> **Material**:
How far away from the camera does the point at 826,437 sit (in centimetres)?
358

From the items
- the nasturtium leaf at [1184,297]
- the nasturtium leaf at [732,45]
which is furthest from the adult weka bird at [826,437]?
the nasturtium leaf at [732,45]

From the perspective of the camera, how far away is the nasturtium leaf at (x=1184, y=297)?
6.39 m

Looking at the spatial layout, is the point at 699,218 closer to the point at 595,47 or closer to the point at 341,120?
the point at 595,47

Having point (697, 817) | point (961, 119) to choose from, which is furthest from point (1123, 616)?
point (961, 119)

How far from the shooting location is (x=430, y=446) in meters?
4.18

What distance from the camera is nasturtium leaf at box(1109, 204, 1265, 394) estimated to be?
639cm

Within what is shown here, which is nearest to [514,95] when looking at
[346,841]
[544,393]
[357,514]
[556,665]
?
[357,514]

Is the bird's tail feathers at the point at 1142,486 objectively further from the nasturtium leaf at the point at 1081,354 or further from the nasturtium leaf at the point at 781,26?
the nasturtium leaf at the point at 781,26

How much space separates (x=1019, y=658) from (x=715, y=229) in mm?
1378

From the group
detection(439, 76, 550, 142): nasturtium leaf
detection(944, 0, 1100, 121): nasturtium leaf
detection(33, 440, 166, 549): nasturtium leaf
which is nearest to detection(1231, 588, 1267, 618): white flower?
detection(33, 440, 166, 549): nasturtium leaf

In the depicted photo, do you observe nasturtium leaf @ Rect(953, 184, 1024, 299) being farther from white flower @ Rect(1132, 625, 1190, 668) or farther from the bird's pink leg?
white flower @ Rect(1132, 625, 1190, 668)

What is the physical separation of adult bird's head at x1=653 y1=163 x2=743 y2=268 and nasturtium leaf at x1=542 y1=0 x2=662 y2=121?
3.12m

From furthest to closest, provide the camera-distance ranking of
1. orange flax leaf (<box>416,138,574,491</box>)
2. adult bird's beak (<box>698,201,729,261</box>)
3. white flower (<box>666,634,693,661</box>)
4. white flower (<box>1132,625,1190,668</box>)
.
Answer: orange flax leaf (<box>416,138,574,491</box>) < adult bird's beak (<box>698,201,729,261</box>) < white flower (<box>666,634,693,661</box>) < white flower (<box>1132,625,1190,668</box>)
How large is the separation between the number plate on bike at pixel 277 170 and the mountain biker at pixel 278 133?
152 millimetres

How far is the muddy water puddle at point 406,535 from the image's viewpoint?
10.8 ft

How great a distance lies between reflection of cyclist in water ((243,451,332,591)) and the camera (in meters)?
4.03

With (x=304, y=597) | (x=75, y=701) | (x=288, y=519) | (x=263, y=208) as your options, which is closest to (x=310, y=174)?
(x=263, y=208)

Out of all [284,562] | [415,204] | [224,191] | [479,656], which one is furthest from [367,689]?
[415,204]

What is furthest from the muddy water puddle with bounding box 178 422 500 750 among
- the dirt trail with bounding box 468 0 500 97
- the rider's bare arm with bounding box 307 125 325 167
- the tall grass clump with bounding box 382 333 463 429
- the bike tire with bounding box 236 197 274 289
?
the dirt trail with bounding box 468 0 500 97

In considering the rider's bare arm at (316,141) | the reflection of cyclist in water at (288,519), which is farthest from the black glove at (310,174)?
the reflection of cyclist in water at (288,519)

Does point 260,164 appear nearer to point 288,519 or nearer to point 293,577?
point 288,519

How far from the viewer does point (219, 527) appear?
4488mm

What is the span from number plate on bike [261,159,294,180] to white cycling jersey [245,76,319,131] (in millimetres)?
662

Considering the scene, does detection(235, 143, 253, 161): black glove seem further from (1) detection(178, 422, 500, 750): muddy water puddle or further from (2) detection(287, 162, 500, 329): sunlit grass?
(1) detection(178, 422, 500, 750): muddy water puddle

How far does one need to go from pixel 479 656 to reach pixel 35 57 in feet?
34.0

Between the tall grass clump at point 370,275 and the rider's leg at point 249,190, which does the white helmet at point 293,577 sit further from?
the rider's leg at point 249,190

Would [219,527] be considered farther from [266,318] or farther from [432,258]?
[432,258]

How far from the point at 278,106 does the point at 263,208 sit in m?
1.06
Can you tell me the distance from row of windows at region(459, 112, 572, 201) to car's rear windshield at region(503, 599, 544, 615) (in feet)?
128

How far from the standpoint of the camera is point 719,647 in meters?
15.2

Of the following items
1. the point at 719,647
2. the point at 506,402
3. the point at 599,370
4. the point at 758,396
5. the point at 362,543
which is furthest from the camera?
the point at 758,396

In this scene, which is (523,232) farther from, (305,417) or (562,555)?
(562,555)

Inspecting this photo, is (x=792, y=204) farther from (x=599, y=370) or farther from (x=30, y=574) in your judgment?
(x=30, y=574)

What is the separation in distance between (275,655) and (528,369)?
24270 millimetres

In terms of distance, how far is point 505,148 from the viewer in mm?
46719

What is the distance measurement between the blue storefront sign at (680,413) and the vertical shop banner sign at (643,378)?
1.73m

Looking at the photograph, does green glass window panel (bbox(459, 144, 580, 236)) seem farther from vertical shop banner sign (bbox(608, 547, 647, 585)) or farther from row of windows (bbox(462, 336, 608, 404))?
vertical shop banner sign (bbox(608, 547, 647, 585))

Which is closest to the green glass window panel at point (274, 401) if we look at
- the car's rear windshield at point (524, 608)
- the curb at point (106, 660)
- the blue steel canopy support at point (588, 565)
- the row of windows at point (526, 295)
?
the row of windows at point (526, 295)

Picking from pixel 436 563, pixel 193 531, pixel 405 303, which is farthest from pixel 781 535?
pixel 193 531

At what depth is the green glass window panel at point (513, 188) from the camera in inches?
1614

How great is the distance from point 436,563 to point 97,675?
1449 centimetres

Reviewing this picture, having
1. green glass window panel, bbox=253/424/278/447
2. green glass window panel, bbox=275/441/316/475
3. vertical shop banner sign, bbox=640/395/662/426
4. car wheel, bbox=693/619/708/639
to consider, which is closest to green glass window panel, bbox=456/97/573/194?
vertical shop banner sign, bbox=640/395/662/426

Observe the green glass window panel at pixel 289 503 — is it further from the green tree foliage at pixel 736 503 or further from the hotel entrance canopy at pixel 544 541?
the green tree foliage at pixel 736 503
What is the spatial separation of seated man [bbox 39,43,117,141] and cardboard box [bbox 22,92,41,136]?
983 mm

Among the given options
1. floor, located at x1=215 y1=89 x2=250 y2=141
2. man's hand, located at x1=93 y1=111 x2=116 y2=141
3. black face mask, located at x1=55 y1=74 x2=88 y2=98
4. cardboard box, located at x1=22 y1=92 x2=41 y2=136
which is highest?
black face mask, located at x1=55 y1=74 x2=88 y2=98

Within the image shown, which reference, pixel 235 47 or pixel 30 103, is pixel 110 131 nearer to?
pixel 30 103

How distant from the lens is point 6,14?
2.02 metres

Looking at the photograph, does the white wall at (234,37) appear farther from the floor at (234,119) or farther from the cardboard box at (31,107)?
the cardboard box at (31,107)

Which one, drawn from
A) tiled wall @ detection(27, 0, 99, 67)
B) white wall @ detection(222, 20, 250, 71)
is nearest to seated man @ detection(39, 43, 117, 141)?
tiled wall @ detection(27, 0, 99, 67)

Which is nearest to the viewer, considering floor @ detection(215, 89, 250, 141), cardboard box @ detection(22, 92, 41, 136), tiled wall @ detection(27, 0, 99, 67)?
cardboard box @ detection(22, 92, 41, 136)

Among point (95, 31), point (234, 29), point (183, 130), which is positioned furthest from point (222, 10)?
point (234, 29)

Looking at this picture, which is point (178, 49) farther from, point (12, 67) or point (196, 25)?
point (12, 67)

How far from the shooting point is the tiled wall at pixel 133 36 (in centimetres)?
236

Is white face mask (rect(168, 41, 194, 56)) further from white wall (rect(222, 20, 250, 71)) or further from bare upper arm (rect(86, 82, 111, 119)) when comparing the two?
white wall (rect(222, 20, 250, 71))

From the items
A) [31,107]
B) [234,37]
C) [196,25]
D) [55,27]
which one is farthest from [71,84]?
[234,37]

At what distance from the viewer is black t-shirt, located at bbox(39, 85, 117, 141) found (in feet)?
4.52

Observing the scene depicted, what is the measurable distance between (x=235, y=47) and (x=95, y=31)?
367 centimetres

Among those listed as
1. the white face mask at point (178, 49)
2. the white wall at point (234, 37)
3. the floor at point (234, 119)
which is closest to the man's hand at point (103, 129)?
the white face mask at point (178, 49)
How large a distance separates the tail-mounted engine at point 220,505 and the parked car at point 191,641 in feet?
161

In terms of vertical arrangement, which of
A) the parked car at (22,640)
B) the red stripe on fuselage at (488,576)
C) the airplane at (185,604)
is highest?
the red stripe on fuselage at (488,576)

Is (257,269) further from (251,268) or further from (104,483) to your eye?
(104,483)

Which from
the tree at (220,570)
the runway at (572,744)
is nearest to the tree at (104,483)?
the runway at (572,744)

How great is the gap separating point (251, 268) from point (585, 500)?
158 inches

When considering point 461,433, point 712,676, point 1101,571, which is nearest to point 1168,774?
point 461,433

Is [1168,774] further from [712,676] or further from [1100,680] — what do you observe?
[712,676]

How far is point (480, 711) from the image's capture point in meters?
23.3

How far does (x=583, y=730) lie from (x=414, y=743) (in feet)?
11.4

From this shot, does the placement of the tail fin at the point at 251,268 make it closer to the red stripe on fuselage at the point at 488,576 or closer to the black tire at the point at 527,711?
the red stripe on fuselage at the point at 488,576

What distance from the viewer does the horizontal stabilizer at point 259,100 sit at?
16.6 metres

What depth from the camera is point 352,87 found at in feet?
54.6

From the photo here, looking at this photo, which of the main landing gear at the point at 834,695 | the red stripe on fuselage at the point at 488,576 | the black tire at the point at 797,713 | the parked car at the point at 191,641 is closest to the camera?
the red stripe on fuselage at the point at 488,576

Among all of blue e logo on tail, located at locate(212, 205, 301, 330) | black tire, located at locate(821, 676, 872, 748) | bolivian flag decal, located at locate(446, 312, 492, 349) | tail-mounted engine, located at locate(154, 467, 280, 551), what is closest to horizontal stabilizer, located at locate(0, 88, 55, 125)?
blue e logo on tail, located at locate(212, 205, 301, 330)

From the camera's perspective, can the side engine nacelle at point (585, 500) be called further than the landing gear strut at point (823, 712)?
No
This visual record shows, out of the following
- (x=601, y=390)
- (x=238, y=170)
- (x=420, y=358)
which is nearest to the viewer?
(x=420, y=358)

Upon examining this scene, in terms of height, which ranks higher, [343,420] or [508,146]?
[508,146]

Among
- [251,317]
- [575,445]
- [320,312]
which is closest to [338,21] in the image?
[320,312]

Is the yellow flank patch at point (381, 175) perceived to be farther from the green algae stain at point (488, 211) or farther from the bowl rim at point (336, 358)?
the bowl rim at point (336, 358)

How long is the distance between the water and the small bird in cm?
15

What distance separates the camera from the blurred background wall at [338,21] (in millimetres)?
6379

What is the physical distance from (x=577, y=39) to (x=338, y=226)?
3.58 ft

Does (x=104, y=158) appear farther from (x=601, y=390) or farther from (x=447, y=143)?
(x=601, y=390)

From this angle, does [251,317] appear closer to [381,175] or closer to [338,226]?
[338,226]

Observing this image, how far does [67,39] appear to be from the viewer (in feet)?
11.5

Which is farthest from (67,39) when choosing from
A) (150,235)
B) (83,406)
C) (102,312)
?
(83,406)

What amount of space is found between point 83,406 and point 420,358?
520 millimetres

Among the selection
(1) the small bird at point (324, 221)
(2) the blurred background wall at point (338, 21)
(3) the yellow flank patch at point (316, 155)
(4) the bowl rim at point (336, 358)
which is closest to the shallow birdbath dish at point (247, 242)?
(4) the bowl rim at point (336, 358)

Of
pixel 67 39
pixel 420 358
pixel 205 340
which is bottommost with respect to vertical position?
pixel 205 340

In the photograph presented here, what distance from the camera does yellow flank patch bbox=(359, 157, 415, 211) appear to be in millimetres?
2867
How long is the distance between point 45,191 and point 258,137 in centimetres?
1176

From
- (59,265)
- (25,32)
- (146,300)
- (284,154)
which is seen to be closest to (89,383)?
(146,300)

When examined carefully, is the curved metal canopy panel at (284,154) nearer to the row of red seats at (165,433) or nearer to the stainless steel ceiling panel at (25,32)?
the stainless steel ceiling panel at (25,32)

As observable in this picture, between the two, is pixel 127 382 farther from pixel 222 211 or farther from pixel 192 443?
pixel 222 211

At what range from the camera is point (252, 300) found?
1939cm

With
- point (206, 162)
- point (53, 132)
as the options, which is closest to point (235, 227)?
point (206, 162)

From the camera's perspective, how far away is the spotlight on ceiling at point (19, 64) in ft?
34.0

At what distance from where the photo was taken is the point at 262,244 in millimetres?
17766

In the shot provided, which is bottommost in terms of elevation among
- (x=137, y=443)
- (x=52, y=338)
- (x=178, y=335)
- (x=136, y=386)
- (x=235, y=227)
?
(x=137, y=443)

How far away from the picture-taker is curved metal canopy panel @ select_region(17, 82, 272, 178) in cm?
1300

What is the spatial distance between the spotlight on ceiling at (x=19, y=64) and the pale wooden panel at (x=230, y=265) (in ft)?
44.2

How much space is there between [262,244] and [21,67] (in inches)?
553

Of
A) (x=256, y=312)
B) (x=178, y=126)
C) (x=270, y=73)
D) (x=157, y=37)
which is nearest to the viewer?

> **Written exercise**: Reproduce verbatim the stretch from the line containing "From the group" through the line containing "which is nearest to detection(1231, 588, 1267, 618): white", including both of those lines.

> **Written response**:
From the group
detection(439, 76, 550, 142): nasturtium leaf
detection(944, 0, 1100, 121): nasturtium leaf
detection(33, 440, 166, 549): nasturtium leaf
which is nearest to detection(1231, 588, 1267, 618): white flower?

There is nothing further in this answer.